Mr Lam says Hong Kong's return to Chinese sovereignty solved a historical problem, and its mission now is to help China succeed in the world.
He cites the example of China's first astronaut. When Yang Liwei visited Hong Kong after his 2003 space walk he was "top of the pops". "Hong Kong people were jubilant," Mr Lam says. The same reception is given to Chinese Olympic gold medallists.
"I am pleased that Hong Kong has survived the challenges of the first decade and has been able to maintain rule of law and freedoms, and that despite the steepness of the challenges we are trying to promote democracy."
Joe Cheung, 34, a firefighter, agrees. He says the economy is better, and he is optimistic that mainland China is not necessarily a threat to Hong Kong.

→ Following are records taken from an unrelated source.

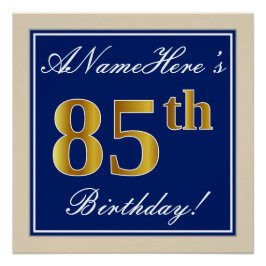 Póster Elegante, Azul, Faux Gold 85th Birthday + Nombre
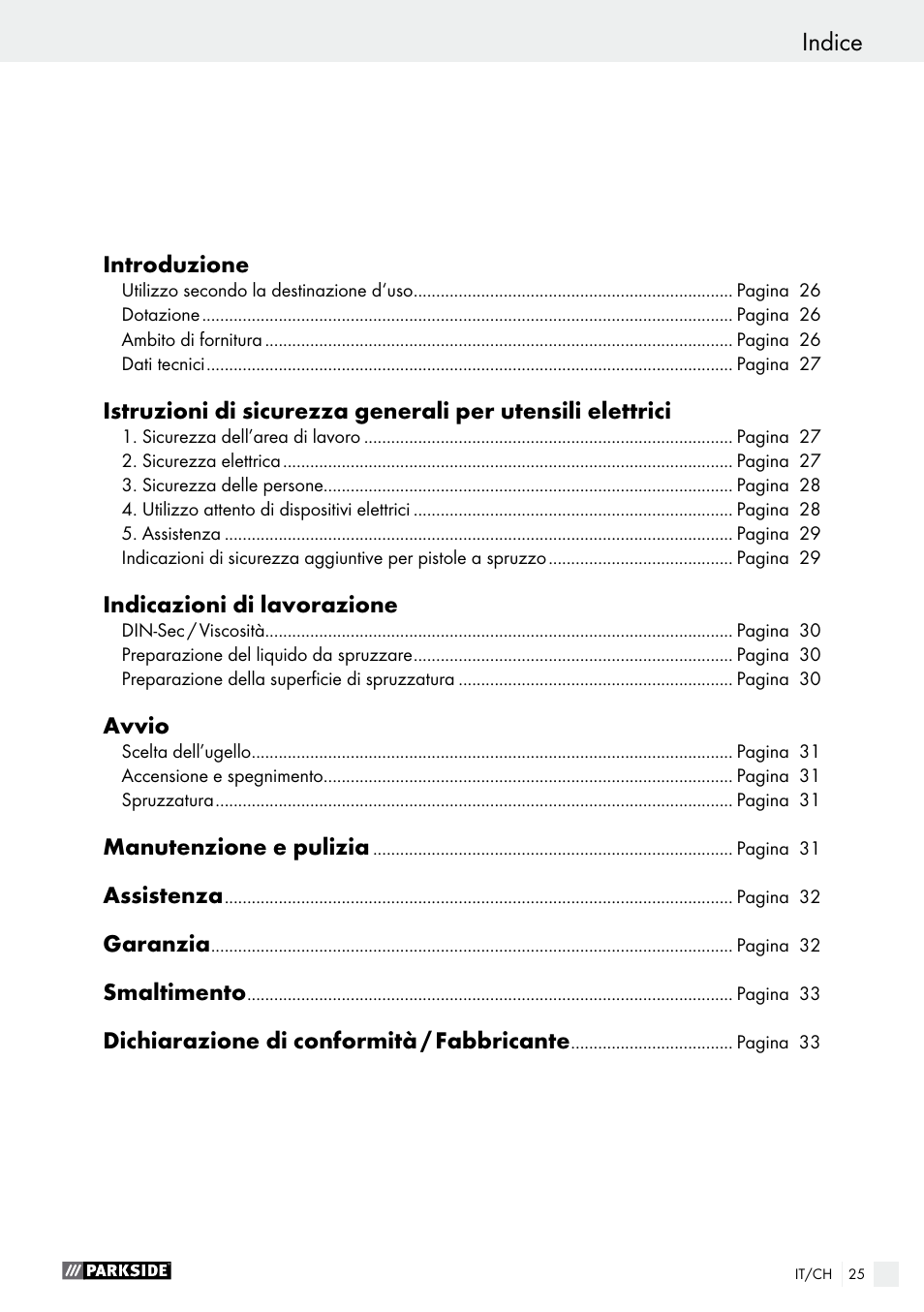 Indice | Parkside PFS 100 B2 User Manual | Page 25 / 44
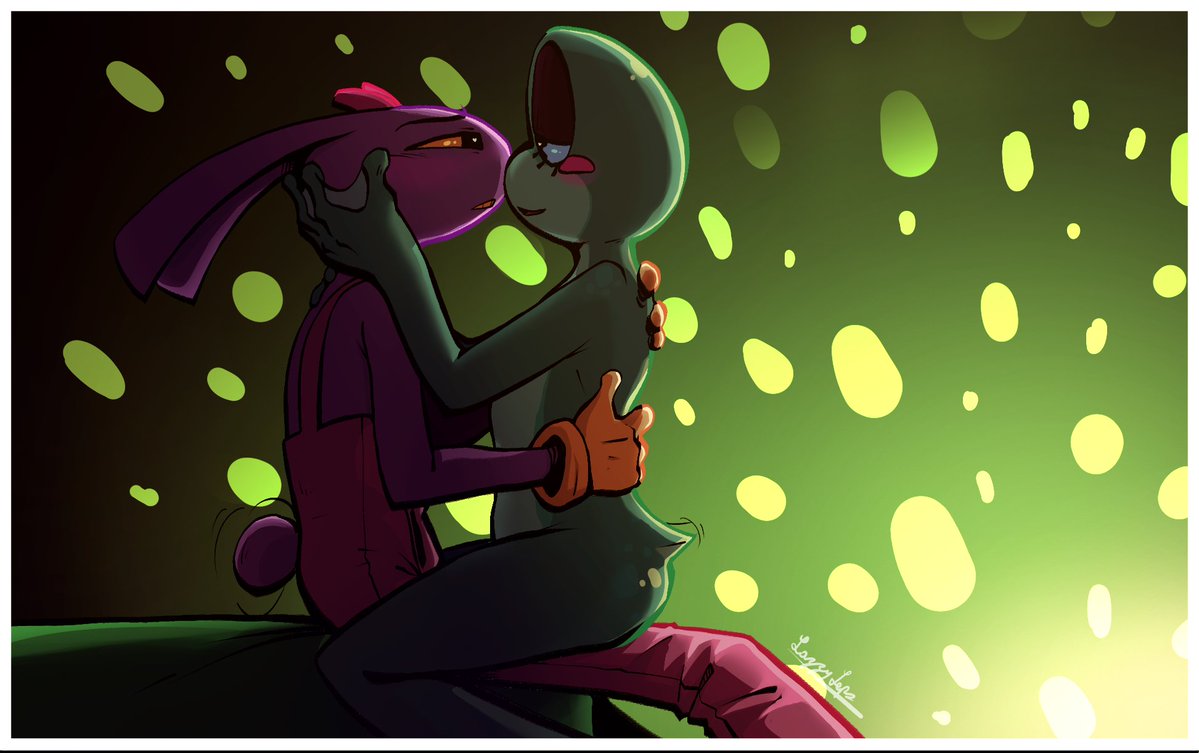 LazzyLeps's tweet photo. DAY 1 - First Kiss.

(Something dreadfully homesexual happened) 

#Ribbitrabbit #RibbitRabbitober #RibbitRabbittober https://t.co/hyhzZKwEQd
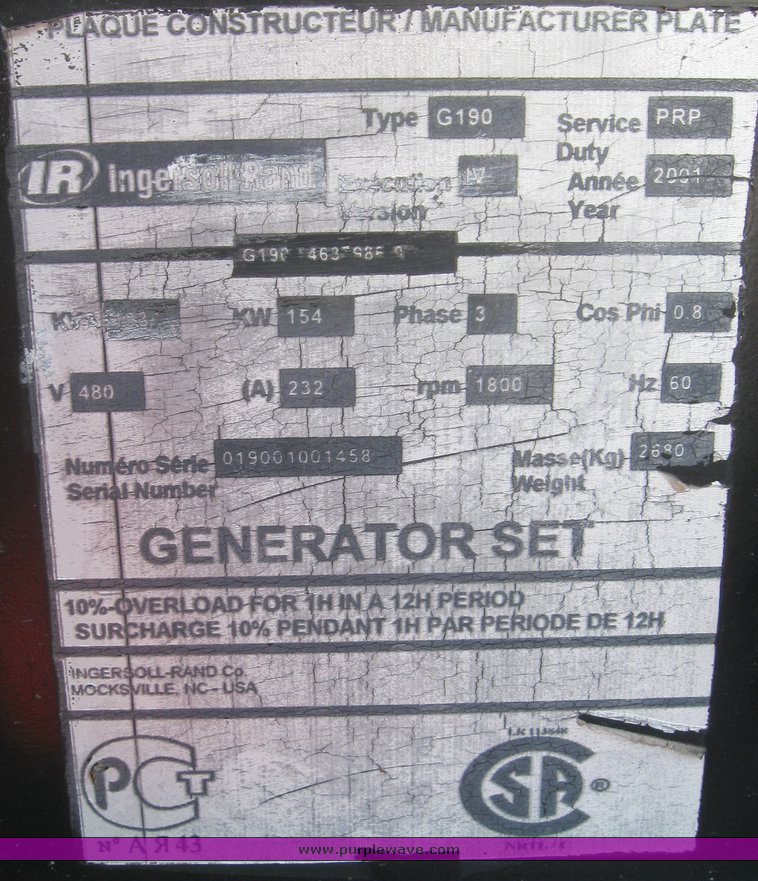 image for item 8048 2001 Ingersoll Rand G190 generator on trailer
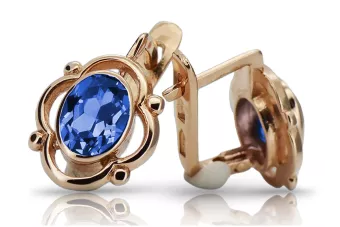 Vintage rose pink 14k 585 gold sapphire earrings vec033 Russian Soviet style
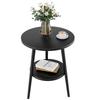 Side Table, Bedside Table, Living Room Side Table with Shelf, Storage, Round, Slim, Scandinavian Style (Black, 38*38*55cm)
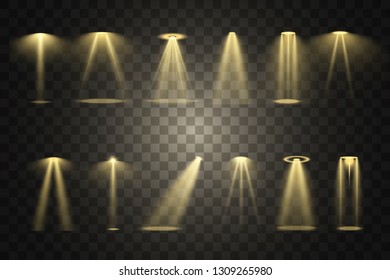 Stage lighting, a collection of transparent effects. Bright lighting with spotlights. Vector illustration.
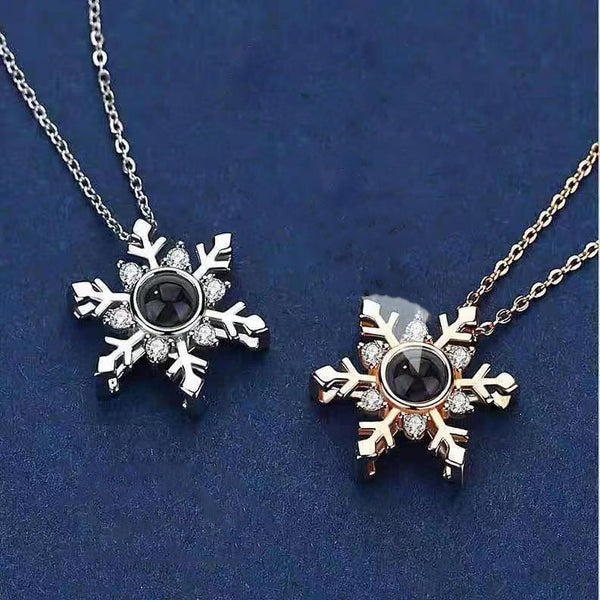 100 Languages I Love You Projection Snowflake Pendant Necklace Valentine's Day Girlfriend Gift Necklaces & Pendants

"As long as Hong Kong people upgrade their skills, their own competitiveness, then there are advantages to co-operating with other provinces in China. I am very positive," Mr Cheung says.
Hong Kong's political future remains a work in progress. One key thing in its favour is that the "one country, two systems" format promoted under the Basic Law is also the model touted for eventual reunification with Taiwan. Beijing needs Hong Kong to be a success.